━━━ Texte d'étude

• Mon père, ma mère, mes transphobies ordinaires.

    Je viens de terminer le livre "Mon père, ma mère, mes tremblements de terre" de Julien Dufresne Lamy et oh. Deer. God. C'est une purge !

    Du vocabulaire transphobe

    Pour commencer, le livre utilise constamment du vocabulaire transphobe. Ainsi, la mère trans est mégenrée pendant plus de la moitié du livre. Sans doute pour pouvoir ensuite passer de "il" à "elle" pour montrer l'évolution des mentalités du narrateur.

    Sauf que, tout se passe en flashback ! Donc le narrateur aurait très bien pu dire "Au début je ne comprenais pas et je l'appelais encore "il" mais ma mère, elle..." ça aurait été bien plus respectueux. Mais non. C'est plus drôle de dire "il" pendant la moitié du livre, "Papa" et "père" pendant la totalité du livre.

    Ensuite, la transition et la transidentité sont décrites comme étant une "perversion", un "crime", une "maladie" voire même, est assimilée à de la pédophilie et au viol. Oui oui.

    La transition est décrite sur le mode de la mort. Le père meurt. C'est horrible. Le père va mourir en devenant une femme. Il y a une femme nommée Alice à l'intérieur du corps du père et elle va tuer le père en naissant grâce aux chirurgies. (Mais je parlerai ultérieurement des problèmes d'essentialisme.)

    L'auteur a fait un réel effort de ne pas décrire la transidentité comme une tragédie en soi, mais l'histoire reste tragique (je développerai un peu plus tard dans un autre post) et décrit la transition, non pas comme un parcours personnel, mais comme quelque chose d'horrible imposé à son entourage.

    Je n'ai qu'une seule chose à dire à propos de ce livre : je regrette de l'avoir acheté neuf.

    Une narration centrée sur les personnes cis

    La narration est entièrement centrée sur les personnes cisgenre alors que l'histoire est censée être celle d'une femme trans.

━━━━━━
━━━ Données de l'exercice

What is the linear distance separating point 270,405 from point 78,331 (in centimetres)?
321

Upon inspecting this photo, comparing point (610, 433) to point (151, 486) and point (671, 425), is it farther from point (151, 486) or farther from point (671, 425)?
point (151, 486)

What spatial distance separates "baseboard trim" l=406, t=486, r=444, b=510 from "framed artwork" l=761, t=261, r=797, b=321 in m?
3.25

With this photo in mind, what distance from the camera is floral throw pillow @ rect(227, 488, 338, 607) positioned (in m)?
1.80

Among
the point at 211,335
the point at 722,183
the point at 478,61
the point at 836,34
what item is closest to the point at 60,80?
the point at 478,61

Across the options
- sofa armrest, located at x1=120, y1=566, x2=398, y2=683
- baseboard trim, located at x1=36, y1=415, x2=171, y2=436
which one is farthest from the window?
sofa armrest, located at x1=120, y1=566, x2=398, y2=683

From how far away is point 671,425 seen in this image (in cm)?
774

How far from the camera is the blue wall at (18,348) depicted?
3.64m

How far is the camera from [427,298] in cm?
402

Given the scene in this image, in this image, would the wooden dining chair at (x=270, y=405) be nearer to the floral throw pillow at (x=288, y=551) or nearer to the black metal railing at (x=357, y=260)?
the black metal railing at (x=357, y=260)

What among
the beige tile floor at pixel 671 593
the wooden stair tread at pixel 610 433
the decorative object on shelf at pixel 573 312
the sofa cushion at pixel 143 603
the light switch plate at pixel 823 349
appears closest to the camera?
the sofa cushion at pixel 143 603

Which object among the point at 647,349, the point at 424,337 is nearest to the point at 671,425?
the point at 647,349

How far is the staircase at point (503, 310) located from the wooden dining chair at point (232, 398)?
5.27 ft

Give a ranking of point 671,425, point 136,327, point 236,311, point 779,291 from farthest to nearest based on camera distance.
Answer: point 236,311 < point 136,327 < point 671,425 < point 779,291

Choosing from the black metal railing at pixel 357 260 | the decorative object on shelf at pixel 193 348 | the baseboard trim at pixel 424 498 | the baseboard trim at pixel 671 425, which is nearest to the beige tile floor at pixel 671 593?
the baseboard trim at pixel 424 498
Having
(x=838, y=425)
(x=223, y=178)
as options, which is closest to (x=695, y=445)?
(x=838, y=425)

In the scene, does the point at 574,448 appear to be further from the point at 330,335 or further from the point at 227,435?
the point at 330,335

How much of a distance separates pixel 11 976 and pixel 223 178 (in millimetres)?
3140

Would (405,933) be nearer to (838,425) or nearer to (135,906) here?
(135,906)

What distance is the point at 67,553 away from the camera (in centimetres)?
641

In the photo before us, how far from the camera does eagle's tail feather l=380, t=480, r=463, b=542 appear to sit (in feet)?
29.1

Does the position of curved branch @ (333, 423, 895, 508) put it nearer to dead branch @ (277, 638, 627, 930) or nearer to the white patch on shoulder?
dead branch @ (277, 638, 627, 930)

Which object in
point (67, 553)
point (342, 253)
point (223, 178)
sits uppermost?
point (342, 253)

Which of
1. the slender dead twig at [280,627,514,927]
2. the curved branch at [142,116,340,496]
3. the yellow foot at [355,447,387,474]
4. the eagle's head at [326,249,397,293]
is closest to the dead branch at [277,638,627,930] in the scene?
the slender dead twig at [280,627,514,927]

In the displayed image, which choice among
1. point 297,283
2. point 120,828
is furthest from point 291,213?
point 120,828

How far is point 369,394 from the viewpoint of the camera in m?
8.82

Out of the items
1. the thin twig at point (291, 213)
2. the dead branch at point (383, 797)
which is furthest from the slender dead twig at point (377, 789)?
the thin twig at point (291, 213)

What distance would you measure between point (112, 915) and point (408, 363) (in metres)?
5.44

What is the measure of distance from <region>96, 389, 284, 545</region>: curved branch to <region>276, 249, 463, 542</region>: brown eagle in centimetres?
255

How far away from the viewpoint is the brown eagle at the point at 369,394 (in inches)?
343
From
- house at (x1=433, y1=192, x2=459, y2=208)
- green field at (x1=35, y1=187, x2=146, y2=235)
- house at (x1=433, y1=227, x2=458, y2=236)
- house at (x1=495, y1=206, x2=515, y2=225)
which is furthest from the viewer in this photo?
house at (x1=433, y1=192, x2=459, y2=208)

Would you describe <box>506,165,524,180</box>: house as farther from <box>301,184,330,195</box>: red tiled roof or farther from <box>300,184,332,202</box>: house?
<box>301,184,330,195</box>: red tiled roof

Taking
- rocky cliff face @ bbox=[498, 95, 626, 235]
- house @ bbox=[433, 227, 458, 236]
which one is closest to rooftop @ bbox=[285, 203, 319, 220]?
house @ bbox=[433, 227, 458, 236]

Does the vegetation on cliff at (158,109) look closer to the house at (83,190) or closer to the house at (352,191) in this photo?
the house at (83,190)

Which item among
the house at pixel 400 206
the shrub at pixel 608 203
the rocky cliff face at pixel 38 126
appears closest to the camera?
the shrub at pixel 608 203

━━━━━━

Consigne
Reprenez la critique du livre à partir de sa dernière phrase et poursuivez-la.

Réponse
    On a donc l'histoire cis-centrée de la manière dont le fils cisgenre et la mère cisgenre vont vivre la transition d'une femme trans, respectivement sa mère et son épouse.

    Et bien évidemment, les cis vont vivre ça comme une tragédie.

    Le fils cis fait une dépression à cause du harcèlement transphobe que LUI va vivre - et on s'en fout du vécu de sa mère trans. La mère cis fait une tentative de suicide et une dépression (soignée avec une quantité de médicaments qui est bien au-delà de ce qu'on prescrit pour une dépression, des mélanges que mes propres médecins m'ont interdit de faire, et une posologie que je n'ai encore jamais vue pour ce genre de traitement... psychophobie ?) Sans compter que le fils se retrouve avec un stress post-traumatique d'avoir trouvé sa mère cis après la TS mais hey, c'est sa faute à lui s'il a un PTSD ! (Je suis sarcastique.)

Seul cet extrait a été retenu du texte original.